To increase interest in the sport, Ottaway and other members of the Central Nova Racing Pigeon Club have set up information booths at chicken shows and put notices on Kijiji. Ottaway's also called up old racers to try and reignite their interest. 

He even gives away some of his expensive imported pigeons to help people new to the sport get started.

"I'll give them my best bird. I'll give that new member the best chance to succeed, because I want to race against 10, 15, 20, 200, a 1,000 people. I don't want to race against five people," said Ottaway. "I want to have depth in the club."

It's paid off.

The number of people racing pigeons in the province has doubled to about 12, and Ottaway said another three are currently building lofts.
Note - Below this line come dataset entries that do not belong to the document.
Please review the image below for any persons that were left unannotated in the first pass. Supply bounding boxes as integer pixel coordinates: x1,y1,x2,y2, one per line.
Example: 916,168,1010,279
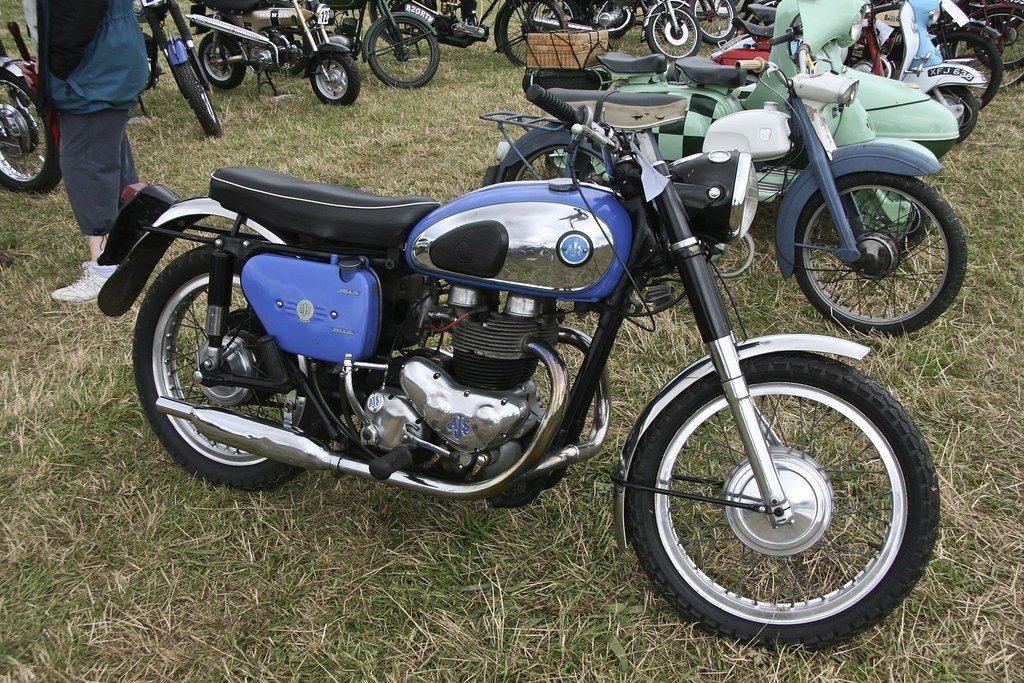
22,0,150,304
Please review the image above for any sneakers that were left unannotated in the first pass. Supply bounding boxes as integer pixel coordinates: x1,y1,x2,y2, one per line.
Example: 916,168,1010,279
50,261,119,306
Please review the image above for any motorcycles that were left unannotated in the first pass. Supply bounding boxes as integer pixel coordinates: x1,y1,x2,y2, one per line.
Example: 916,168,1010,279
478,42,969,338
0,21,62,194
184,0,1024,256
95,74,942,653
131,0,223,139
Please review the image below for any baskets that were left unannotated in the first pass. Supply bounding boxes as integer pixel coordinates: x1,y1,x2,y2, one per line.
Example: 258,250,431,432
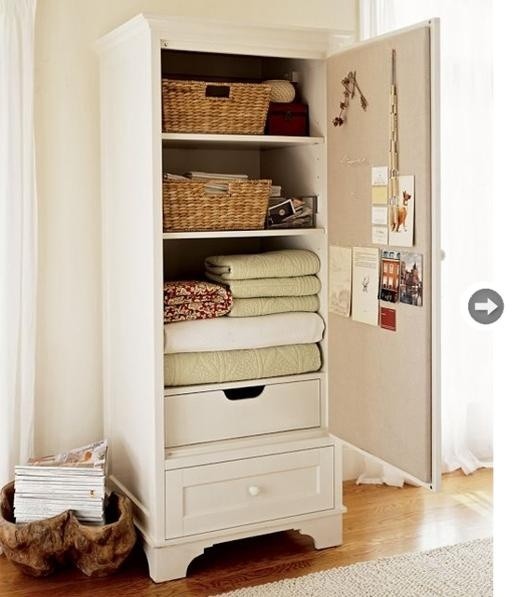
161,79,272,135
162,178,272,232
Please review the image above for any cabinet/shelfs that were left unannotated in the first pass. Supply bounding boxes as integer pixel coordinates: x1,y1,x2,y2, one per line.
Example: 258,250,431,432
91,13,441,585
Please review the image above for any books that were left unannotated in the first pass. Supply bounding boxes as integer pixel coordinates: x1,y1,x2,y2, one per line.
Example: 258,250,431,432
13,439,111,525
267,196,317,228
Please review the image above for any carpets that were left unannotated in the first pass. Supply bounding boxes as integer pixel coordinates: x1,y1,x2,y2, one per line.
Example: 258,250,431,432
202,538,493,595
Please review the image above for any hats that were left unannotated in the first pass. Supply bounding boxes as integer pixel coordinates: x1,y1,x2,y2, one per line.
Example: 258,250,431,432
263,80,295,103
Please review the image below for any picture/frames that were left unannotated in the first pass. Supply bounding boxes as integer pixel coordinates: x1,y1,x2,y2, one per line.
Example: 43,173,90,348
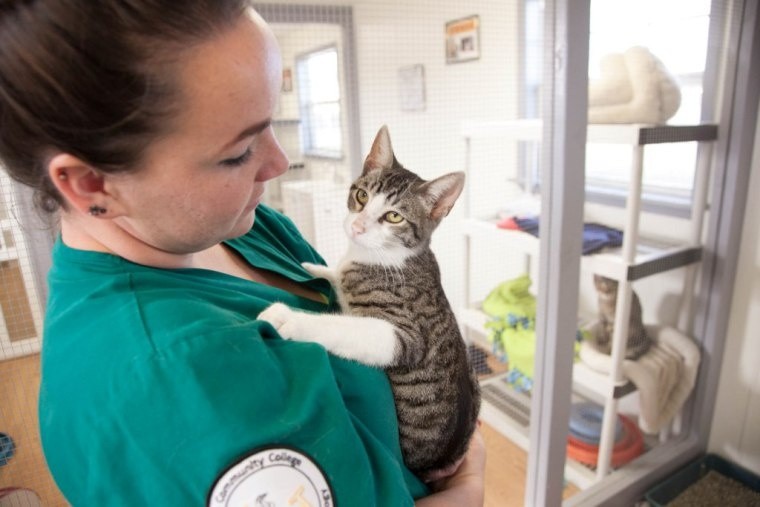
443,12,485,66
In other parts of Canada, like Ontario, pigeon racing is more widespread, with hundreds of people taking part.

Racing pigeons imported from places like Belgium, England and Germany can cost thousands of dollars. Ottaway knows people who have spent upwards of $150,000 for a bird from a championship lot, but the most he spends is about $1,000. (Steve Lawrence/CBC)

Ottaway said pigeon racing is family friendly, and parents and children can co-operate to raise the bird and then race it for fun. There's no prize money for winning in Nova Scotia; only a pat on the back, or perhaps a plaque, said Ottaway.

He has also thought about what kind of bird he'd come back as if he couldn't be reincarnated as a racing pigeon — a falcon.

"I do like them, but they are deadly for pigeons," he said with laugh.